- GIVEN TEXT -
····················

- Ignore the SSA conversion algorithms that don’t use dominance frontiers. Also ignore the dominator tree generation algorithms that aren’t Langauer-Trajan. Reason: you’ll want to have a dominator tree (ie immediate dominators) anyway for a bunch of SSA optimizations. So, you’ll want Langauer-Tarjan. And if you have that, then using dominance frontiers to generate SSA is just easier.
- CPS isn’t really anything like SSA. Don’t believe that hype. Any claim in PL of two languages or forms being equivalent is not falsifiable because any two Turing complete languages are going to have some transformation between them, so really these papers are just saying “hey look I invented a translation that we all knew was going to be possible and I like my translation for aesthetic reasons”. Working with CPS is nothing like working with SSA.

····················

- OBJECTIVES -
1: Reproduce everything in the SSA advice from "- Ignore the" down to "is just easier.", word for word.
2: Name each distinct all-capital abbreviation that appears in the SSA advice, listing each one once.

- DATA BLOCK -

····················

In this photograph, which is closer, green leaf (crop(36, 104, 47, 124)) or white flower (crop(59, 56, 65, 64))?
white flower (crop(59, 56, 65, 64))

····················

- ANSWERS TO EACH TASK -
1:
- Ignore the SSA conversion algorithms that don’t use dominance frontiers. Also ignore the dominator tree generation algorithms that aren’t Langauer-Trajan. Reason: you’ll want to have a dominator tree (ie immediate dominators) anyway for a bunch of SSA optimizations. So, you’ll want Langauer-Tarjan. And if you have that, then using dominance frontiers to generate SSA is just easier.

2: SSA, CPS, PL